Documentation

Aggregate event handler

The aggregate event handler aggregates multiple events into a single event. It subscribes to a topic and aggregates published messages within a defined interval into an aggregated topic.

Options

The following aggregate event handler options can be set in a handler file.

NameTypeDescription
intervaldurationHow often to aggregate events. Interval must be specified in nanoseconds.
topicstringA topic into which to publish the aggregate events.
messagestringA template string where {{.Interval}} and {{.Count}} are available for constructing a meaningful message.

Example: handler file

id: handler-id
topic: topic-name
kind: aggregate
options:
  interval: 300000000000
  topic: agg_5m
  message: '{{.Count}} new events in the last {{.Interval}}'

Using the aggregate event handler

The aggregate event handler subscribes to a topic and aggregates messages published to that topic at specified intervals.

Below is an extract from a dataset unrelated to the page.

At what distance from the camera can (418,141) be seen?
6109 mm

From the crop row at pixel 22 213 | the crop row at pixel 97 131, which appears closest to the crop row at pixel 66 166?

The TICKscript below, cpu_alert.tick, publishes alerts to the cpu topic if CPU idle usage is less than 10% (or CPU usage is greater than 90%).

cpu_alert.tick

stream
    |from()
      .measurement('cpu')
      .groupBy(*)
    |alert()
      .crit(lambda: "usage_idle" < 10)
      .topic('cpu')

Add and enable this TICKscript with the following:

kapacitor define cpu_alert -tick cpu_alert.tick
kapacitor enable cpu_alert

Create a new handler file, aggregated_cpu_alerts.yaml, using the aggregate event handler that subscribes to the cpu topic, aggregates alerts from the last 10 minutes, and publishes aggregated messages to a new aggr_cpu topic. Handler files can be YAML or JSON.

aggr_cpu_alerts.yaml

id: aggr_cpu_alerts_10m
topic: cpu
kind: aggregate
options:
  interval: 600000000000
  topic: aggr_cpu
  message: '{{.Count}} CPU alerts in the last {{.Interval}}'

Add the handler file:

kapacitor define-topic-handler aggr_cpu_alerts_10m.yaml

Aggregated CPU alert messages will be published to the aggr_cpu topic every 10 minutes. Further handling of the aggregated events can be configured on the aggr_cpu topic.